When a compliance crisis strikes your industry, it shines a spotlight on how your own company is managing its compliance risk. Newspaper reports on high-profile cases of bribery, corruption, conflicts of interest or misconduct can prompt calls from your Audit Committee Chair and other key stakeholders who will be asking anxious questions. Even if it is a competitor facing these challenges, it falls on the Chief Compliance Officer to quell concerns in the organization. Among the likely queries:
- “Could the legal and public nightmares felt by this other company happen to us?”
- “Are we legally exposed by similar unethical practices within our own company?”
- “How can we be sure we’re not?”
The CCO must have programs in place and be prepared to provide easy visibility into the most critical risk areas. This means delivering essential data and communicating a detailed picture of the risk landscape to concerned stakeholders without resulting in misunderstanding or information overload. It means giving Board members accurate reports, and fostering an understanding about risk and compliance within the Board is critical. It means giving Board members the knowledge and guidance they require to provide the necessary support and resources.
When taking that fretful phone call, the CCO’s governance, risk and compliance platform should provide a global overview of risk areas. Your risk assessment will already rank risk areas. For example, if the nature of the news-making crisis is corruption in China or bribery in Brazil, your risk assessment can help you understand if your business faces a similar crisis.
If a risk you have targeted is similar to the crisis at hand, highlight the measures you’ve already taken to keep your organization in legal compliance. These measures might include communication initiatives and training programs to ensure employees are aware of organization policies and procedures. For example, if a conflict of interest scandal is making headlines, you’ll want to demonstrate how you are requiring strictly scrutinized relationship disclosures to guard against conflicts of interest at your offices and departments nearest to the crisis. You will also want to report on how you’re promoting and managing your whistleblower hotlines, along with any responses, actionable information and outcomes.
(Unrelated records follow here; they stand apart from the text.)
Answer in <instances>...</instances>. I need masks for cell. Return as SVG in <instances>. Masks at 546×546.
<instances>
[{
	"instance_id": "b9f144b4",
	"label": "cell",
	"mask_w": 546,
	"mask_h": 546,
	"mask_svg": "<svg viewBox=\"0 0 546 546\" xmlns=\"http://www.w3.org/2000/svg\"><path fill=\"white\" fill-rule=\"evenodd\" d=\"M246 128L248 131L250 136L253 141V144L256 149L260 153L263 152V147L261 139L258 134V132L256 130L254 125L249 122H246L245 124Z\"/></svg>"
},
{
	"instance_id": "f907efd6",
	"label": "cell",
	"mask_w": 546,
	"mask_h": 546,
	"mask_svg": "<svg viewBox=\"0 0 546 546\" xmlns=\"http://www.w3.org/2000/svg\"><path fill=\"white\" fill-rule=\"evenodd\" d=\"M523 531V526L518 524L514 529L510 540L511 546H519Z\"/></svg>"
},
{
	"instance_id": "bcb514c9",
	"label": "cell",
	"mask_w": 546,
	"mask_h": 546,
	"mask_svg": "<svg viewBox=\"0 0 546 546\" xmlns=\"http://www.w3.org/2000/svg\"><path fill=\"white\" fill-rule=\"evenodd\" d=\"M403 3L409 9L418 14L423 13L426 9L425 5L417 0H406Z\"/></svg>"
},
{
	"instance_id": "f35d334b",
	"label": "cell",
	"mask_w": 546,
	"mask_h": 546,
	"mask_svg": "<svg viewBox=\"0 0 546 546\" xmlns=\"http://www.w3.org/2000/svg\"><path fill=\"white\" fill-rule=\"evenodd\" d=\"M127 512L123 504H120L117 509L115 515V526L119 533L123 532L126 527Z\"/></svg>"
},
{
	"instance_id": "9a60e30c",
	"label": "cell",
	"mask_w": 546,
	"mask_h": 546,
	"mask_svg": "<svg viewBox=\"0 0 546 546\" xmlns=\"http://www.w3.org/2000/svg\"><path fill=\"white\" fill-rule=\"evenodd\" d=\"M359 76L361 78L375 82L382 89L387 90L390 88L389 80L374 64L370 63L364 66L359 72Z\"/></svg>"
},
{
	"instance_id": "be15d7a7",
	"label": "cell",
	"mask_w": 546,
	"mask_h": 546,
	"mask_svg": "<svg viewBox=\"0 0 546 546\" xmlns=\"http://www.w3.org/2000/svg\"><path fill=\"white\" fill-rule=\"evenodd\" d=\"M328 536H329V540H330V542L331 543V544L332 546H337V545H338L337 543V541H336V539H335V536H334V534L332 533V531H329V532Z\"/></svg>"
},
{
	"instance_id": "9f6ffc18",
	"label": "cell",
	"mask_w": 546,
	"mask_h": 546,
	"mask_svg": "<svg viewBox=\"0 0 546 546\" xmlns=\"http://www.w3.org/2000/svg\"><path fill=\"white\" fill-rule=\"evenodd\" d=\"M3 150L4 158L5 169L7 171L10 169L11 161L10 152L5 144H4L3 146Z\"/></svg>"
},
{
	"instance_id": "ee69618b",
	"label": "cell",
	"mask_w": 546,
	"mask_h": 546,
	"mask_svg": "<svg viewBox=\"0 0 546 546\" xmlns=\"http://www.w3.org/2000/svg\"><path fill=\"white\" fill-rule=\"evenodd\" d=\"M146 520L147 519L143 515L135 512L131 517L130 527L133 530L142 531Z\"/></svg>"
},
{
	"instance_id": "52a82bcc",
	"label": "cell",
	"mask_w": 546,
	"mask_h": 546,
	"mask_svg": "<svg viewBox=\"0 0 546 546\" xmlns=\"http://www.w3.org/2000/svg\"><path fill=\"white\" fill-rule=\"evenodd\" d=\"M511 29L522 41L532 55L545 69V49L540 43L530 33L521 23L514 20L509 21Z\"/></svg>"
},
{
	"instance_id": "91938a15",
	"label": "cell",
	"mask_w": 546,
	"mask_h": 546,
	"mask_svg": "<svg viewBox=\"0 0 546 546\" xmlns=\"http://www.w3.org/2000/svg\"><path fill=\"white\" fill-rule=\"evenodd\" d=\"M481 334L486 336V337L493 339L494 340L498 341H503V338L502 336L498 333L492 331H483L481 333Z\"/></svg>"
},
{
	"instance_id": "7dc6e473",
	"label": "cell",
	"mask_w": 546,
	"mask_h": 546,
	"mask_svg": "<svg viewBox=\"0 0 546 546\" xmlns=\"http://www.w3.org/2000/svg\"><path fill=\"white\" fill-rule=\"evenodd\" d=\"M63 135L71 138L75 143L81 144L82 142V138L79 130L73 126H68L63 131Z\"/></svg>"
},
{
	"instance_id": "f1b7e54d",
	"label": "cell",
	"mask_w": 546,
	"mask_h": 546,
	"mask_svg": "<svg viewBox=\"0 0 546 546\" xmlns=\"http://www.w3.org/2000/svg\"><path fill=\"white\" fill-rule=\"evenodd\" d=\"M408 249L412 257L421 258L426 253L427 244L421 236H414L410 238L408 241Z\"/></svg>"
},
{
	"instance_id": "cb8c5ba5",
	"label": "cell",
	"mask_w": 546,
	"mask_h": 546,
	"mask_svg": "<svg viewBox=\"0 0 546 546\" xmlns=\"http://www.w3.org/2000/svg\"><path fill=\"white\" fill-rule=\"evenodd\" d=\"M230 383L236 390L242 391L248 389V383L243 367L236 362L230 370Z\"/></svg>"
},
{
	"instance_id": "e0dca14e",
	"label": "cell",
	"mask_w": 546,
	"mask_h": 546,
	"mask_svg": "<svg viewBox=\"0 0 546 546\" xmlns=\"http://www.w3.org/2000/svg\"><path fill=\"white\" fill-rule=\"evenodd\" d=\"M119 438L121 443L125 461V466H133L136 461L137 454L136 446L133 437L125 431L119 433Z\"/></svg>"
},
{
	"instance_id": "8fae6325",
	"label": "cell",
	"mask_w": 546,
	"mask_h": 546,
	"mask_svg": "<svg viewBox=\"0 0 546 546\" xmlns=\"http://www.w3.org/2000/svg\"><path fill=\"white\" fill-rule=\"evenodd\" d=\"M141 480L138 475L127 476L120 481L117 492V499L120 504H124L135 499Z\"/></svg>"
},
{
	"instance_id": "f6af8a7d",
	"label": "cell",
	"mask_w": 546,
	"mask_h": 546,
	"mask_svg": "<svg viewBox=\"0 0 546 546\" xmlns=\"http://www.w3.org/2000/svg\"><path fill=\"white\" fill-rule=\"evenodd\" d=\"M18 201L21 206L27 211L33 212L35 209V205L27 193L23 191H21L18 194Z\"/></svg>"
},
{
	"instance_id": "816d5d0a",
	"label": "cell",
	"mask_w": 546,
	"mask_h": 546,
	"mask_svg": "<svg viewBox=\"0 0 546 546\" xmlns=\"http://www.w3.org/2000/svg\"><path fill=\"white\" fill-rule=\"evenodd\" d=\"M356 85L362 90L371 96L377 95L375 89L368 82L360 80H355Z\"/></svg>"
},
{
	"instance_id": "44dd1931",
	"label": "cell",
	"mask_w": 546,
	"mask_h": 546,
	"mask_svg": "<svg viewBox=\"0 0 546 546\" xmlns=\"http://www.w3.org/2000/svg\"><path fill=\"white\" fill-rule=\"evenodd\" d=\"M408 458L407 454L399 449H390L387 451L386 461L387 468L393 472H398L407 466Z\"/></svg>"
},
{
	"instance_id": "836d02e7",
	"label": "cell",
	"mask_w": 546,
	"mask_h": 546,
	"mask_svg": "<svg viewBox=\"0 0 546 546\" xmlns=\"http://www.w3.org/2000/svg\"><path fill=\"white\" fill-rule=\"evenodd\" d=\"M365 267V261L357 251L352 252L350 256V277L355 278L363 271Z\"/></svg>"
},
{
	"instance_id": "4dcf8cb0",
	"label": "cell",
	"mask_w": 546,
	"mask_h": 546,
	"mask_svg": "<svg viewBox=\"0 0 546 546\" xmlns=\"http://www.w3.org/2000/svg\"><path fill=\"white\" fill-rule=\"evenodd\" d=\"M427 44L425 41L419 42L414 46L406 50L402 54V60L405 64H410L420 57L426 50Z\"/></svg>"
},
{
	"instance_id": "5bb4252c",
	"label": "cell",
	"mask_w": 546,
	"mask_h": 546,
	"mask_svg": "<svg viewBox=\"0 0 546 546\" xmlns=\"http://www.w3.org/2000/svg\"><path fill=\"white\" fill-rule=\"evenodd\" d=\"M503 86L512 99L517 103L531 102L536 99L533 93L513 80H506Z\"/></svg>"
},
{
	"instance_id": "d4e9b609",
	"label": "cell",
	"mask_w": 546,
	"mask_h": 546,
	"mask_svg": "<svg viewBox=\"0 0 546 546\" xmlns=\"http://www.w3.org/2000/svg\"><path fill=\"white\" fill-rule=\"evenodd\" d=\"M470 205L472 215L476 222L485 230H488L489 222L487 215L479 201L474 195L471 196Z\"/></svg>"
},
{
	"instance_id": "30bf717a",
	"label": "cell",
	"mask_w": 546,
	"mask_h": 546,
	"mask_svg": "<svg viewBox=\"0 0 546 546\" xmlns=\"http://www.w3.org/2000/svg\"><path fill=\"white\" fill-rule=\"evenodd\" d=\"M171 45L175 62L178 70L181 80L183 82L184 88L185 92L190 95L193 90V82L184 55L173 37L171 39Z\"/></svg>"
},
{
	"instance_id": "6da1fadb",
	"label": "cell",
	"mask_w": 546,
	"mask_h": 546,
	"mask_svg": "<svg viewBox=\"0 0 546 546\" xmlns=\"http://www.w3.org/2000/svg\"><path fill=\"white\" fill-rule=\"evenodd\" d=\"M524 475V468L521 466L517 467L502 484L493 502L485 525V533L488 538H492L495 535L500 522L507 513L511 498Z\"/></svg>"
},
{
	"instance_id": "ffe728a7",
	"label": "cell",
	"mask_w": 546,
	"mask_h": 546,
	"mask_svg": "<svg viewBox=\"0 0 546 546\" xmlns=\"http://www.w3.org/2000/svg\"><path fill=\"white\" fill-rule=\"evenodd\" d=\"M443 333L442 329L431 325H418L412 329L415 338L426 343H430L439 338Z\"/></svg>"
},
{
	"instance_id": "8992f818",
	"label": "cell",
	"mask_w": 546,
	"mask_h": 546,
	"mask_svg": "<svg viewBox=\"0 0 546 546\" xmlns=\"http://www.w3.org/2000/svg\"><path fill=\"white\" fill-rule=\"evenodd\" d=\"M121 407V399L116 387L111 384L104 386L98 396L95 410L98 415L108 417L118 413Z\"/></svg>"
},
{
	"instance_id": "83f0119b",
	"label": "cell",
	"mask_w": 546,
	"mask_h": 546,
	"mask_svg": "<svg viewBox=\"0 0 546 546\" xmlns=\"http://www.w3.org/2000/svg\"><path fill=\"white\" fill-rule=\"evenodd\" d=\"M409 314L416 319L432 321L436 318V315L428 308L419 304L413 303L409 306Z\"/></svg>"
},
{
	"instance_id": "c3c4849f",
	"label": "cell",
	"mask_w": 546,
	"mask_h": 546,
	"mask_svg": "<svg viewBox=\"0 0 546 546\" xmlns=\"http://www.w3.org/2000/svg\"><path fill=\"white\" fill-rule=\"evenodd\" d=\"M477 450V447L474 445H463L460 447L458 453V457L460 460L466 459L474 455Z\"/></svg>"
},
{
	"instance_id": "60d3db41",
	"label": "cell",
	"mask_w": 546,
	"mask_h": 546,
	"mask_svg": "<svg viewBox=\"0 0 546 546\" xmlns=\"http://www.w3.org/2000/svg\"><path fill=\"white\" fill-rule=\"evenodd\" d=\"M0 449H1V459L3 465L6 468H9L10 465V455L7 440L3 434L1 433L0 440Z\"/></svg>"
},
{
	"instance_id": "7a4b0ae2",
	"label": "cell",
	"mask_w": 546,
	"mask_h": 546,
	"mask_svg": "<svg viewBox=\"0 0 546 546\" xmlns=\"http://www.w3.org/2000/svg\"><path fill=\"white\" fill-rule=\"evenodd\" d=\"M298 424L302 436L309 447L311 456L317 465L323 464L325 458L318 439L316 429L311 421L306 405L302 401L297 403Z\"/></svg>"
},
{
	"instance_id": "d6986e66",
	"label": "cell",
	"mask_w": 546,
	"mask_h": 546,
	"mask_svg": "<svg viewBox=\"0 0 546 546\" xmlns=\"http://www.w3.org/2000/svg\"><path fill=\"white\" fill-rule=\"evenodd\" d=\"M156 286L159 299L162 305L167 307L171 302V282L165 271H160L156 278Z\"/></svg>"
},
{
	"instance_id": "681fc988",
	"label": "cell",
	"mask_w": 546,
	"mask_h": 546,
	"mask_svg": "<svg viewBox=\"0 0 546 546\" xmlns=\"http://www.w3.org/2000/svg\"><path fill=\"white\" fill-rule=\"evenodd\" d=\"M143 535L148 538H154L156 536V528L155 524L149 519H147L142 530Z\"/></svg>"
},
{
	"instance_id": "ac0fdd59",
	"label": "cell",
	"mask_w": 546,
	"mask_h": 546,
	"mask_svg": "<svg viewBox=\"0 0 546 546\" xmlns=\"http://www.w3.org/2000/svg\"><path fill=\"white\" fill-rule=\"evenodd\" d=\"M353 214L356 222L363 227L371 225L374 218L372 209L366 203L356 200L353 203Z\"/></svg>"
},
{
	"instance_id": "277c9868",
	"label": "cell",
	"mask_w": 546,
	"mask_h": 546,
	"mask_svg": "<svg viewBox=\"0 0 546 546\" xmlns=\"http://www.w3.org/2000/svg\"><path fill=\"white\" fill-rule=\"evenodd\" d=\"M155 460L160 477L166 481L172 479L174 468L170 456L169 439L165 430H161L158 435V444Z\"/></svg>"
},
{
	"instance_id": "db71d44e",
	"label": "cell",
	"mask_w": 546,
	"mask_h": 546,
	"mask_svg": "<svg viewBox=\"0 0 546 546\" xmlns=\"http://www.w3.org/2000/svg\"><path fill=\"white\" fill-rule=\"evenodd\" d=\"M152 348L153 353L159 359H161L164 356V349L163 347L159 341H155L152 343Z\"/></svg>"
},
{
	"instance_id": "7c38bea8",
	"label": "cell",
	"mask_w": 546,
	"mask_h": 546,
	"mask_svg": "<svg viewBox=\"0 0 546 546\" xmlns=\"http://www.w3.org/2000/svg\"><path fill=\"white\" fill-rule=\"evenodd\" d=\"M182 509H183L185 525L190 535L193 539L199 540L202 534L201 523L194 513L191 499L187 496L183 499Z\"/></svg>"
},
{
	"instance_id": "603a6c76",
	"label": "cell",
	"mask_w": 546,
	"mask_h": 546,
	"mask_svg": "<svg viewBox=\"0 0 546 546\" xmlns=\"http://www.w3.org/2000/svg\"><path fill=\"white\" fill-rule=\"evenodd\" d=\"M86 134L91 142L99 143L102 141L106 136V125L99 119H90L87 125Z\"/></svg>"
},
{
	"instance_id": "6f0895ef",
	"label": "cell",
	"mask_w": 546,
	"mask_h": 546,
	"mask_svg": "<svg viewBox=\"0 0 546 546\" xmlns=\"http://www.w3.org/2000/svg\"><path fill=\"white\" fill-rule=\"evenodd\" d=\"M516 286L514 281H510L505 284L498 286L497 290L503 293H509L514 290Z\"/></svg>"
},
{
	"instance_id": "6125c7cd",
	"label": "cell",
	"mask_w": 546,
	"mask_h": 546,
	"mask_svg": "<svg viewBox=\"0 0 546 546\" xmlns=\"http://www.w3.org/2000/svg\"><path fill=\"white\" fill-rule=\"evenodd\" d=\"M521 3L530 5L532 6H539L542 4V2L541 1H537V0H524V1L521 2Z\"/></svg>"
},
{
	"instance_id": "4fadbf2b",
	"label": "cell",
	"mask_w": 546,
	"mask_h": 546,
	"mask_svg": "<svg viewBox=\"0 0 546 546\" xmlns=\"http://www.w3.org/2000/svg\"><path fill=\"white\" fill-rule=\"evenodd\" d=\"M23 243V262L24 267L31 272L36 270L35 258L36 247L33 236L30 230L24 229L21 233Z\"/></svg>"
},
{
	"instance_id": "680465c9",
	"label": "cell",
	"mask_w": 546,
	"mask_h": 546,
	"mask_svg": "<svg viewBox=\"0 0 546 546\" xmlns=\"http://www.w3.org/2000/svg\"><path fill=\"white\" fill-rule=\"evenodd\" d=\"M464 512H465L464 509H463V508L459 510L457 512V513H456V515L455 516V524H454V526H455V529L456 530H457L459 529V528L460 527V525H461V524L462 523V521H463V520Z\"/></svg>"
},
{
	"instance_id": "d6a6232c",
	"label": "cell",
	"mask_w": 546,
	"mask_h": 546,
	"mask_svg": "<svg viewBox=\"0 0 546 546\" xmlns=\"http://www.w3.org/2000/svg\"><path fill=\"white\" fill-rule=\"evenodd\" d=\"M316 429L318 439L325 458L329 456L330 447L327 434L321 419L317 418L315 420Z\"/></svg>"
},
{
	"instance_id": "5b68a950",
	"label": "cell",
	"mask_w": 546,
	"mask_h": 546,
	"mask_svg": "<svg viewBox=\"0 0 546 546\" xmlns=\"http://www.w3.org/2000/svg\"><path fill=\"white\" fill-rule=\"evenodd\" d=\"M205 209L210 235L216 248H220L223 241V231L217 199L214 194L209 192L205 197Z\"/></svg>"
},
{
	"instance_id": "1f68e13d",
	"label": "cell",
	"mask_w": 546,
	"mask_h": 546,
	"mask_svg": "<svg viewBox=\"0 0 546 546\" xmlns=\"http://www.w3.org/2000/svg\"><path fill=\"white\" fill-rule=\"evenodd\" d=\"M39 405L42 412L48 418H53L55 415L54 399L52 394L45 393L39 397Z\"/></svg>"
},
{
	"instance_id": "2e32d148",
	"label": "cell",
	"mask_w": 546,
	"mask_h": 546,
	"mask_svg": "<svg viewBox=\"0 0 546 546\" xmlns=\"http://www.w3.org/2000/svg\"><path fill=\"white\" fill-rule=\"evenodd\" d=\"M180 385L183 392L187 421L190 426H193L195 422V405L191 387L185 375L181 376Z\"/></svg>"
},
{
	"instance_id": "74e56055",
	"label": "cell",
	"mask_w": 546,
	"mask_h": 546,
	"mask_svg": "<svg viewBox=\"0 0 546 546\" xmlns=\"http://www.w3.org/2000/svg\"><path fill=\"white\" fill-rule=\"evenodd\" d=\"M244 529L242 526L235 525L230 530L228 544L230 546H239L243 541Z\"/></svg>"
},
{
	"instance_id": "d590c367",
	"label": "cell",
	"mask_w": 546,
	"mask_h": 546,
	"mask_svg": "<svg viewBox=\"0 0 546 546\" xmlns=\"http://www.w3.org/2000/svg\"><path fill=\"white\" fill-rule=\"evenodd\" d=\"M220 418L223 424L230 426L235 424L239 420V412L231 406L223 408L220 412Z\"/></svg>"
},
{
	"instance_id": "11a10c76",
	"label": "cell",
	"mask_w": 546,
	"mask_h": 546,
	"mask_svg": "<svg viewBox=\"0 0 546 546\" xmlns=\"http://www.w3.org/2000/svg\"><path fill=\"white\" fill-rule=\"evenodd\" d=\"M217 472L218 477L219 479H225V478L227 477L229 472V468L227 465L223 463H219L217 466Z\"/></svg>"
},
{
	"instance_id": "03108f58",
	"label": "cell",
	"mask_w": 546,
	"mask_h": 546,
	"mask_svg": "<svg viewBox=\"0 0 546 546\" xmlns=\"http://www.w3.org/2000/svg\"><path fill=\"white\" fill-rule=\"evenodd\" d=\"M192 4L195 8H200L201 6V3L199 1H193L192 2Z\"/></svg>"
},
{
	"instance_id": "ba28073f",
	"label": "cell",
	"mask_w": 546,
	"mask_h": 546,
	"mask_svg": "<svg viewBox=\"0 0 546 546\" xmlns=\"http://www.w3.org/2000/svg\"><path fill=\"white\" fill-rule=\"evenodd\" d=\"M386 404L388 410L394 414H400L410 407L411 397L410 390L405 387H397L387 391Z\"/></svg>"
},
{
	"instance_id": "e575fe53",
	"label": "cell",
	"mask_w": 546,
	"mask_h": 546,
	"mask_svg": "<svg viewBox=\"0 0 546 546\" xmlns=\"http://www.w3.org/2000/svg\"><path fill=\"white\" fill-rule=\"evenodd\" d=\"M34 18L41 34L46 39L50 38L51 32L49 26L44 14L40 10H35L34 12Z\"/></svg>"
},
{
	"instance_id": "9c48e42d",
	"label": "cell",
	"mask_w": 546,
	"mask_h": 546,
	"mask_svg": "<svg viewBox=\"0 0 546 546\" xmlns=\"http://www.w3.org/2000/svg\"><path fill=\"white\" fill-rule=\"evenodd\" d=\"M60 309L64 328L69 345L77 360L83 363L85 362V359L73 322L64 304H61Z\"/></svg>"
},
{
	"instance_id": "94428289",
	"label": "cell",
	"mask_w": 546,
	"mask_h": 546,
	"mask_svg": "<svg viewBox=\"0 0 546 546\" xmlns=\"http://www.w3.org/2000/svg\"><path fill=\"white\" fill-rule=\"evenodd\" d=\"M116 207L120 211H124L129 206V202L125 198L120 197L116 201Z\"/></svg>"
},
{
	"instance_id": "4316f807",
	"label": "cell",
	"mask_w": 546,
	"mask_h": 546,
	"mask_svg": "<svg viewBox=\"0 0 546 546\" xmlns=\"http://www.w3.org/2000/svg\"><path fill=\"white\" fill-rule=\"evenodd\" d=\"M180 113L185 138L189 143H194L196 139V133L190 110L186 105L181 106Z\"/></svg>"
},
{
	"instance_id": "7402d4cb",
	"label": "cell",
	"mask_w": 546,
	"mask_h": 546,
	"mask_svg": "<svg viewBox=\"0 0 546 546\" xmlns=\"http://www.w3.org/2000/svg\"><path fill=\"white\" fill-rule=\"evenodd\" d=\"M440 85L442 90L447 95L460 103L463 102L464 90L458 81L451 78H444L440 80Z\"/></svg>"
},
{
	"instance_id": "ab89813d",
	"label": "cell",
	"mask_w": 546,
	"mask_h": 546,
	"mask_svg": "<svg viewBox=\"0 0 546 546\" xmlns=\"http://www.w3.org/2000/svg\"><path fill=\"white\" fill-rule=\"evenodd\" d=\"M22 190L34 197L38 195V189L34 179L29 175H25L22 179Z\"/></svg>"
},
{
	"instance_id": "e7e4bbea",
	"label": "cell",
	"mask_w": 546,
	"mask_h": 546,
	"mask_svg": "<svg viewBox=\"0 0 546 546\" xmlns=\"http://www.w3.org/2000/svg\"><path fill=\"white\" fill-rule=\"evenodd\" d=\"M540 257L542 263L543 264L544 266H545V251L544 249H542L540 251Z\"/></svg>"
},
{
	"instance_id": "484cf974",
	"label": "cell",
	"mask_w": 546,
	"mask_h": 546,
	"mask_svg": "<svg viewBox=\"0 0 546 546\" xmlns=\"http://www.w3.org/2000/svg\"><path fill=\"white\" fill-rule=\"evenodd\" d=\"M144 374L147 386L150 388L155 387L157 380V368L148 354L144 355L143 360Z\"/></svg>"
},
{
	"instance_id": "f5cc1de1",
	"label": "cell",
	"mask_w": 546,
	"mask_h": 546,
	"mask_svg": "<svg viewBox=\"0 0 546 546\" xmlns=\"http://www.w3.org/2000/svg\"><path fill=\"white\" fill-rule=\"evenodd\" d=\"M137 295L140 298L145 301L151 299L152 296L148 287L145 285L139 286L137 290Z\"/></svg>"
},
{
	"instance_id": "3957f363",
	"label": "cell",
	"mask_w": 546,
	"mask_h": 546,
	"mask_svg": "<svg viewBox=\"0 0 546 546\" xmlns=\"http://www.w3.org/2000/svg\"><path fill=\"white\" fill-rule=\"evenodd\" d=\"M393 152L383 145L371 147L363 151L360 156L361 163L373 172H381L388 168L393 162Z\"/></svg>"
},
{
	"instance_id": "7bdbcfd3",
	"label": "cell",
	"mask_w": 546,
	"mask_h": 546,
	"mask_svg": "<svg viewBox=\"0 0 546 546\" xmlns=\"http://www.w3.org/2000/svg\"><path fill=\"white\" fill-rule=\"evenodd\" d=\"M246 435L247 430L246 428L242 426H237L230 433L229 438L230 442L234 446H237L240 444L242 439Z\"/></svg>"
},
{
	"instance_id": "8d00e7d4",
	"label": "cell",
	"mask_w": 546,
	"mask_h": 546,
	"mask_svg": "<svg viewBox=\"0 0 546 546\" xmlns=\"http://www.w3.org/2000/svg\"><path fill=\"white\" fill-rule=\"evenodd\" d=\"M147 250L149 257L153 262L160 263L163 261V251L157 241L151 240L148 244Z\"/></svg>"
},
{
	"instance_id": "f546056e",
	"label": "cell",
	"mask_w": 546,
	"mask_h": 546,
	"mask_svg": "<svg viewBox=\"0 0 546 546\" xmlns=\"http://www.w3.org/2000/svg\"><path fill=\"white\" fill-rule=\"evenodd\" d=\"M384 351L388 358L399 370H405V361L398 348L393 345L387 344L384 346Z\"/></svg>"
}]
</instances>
Lastly, you should delineate your next steps to cover the immediate priorities in your recognized risk areas. Say your risk assessment has discovered pertinent employees with gaps in their completion of policy and ethics training programs. Or say a recent call to your hotline included an allegation of misconduct. Display how you are proactively addressing these situations by setting up notifications to encourage employees to catch up on missing training and by scheduling progress updates with the managers investigating those anonymous reports.
The CCO is well aware that it is crucial to the company and his career that the compliance program be measurably effective. When it comes time to present your annual report to your Audit Committee, use the information you’ve collected to show metrics-based improvement in how you’ve shored-up the organization by increasing policy and legal compliance in critical risk areas. Metrics commonly reported to the Board include compliance audits, training data, risk assessment results and hotline calls. Using this information, you’ll be able to defend and garner support for your compliance efforts with the Board, senior leadership and employees. Importantly, your reporting will meet government expectations of your organization’s legal compliance. Having a strong strategy in place will prove effective in reducing risk, protecting your organization’s good name and making sure the only headlines about you are positive ones.